== GIVEN INSTRUCTION ==
Word for word, restate every line of the listing that follows.

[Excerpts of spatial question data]

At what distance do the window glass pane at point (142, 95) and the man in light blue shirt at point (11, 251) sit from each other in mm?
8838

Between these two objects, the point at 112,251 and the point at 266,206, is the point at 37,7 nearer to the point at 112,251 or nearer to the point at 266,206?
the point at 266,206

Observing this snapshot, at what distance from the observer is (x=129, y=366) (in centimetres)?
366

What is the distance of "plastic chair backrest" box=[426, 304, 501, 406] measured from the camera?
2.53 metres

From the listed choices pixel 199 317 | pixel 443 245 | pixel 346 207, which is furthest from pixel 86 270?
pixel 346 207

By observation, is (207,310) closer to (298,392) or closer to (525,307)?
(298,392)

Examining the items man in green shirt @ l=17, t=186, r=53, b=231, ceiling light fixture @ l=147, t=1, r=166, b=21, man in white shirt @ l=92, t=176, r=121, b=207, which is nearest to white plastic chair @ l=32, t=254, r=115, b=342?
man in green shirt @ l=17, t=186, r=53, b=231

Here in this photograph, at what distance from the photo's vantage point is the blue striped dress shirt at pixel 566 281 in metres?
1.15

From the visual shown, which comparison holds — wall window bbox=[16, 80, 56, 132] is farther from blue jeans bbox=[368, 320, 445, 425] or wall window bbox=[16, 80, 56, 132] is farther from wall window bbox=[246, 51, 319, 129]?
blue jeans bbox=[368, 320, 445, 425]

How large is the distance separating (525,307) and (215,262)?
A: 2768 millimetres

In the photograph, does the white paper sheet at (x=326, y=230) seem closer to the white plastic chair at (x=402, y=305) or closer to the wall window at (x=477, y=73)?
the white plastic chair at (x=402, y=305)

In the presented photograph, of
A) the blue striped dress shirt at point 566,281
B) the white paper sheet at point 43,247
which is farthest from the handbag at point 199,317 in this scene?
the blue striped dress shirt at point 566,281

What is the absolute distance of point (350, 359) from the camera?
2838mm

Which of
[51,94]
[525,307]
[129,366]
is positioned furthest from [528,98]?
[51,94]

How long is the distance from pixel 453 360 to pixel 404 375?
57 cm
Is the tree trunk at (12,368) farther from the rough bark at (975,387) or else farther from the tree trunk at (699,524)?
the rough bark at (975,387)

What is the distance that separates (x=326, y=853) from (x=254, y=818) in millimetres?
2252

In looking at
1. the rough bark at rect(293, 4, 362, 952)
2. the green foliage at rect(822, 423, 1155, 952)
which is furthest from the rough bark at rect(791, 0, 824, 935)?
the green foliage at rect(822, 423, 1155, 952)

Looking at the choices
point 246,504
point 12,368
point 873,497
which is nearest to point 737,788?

== CORRECT OUTPUT ==
At what distance do the window glass pane at point (142, 95) and the man in light blue shirt at point (11, 251) sit from each other in mm?
8838

Between these two objects, the point at 112,251 and the point at 266,206, is the point at 37,7 nearer to the point at 112,251 or nearer to the point at 266,206?
the point at 266,206

Observing this snapshot, at what distance from the observer is (x=129, y=366) (in centimetres)?
366

What is the distance of "plastic chair backrest" box=[426, 304, 501, 406] measured from the camera?
2.53 metres

From the listed choices pixel 199 317 | pixel 443 245 | pixel 346 207, which is furthest from pixel 86 270?
pixel 346 207

By observation, is (207,310) closer to (298,392) or closer to (525,307)?
(298,392)

Examining the items man in green shirt @ l=17, t=186, r=53, b=231, ceiling light fixture @ l=147, t=1, r=166, b=21, man in white shirt @ l=92, t=176, r=121, b=207, which is nearest to white plastic chair @ l=32, t=254, r=115, b=342?
man in green shirt @ l=17, t=186, r=53, b=231

Here in this photograph, at what distance from the photo's vantage point is the blue striped dress shirt at pixel 566 281 in metres?
1.15

From the visual shown, which comparison holds — wall window bbox=[16, 80, 56, 132] is farther from blue jeans bbox=[368, 320, 445, 425] or wall window bbox=[16, 80, 56, 132] is farther from wall window bbox=[246, 51, 319, 129]?
blue jeans bbox=[368, 320, 445, 425]

How large is the distance separating (525,307) and (215,262)?
A: 2768 millimetres

In the photograph, does the white paper sheet at (x=326, y=230) seem closer to the white plastic chair at (x=402, y=305) or closer to the wall window at (x=477, y=73)?
the white plastic chair at (x=402, y=305)

In the presented photograph, of
A) the blue striped dress shirt at point 566,281
B) the white paper sheet at point 43,247
which is farthest from the handbag at point 199,317 in this scene?
the blue striped dress shirt at point 566,281

What is the absolute distance of point (350, 359) from the camera?
2838mm

Which of
[51,94]
[525,307]
[129,366]
is positioned furthest from [528,98]?
[51,94]

How long is the distance from pixel 453 360 to pixel 404 375?
57 cm
Is the tree trunk at (12,368) farther from the rough bark at (975,387) or else farther from the tree trunk at (699,524)?
the rough bark at (975,387)

What is the distance that separates (x=326, y=853) from (x=254, y=818) in millimetres?
2252

In looking at
1. the rough bark at rect(293, 4, 362, 952)
2. the green foliage at rect(822, 423, 1155, 952)
which is furthest from the rough bark at rect(791, 0, 824, 935)?
the green foliage at rect(822, 423, 1155, 952)

Looking at the choices
point 246,504
point 12,368
point 873,497
which is nearest to point 737,788?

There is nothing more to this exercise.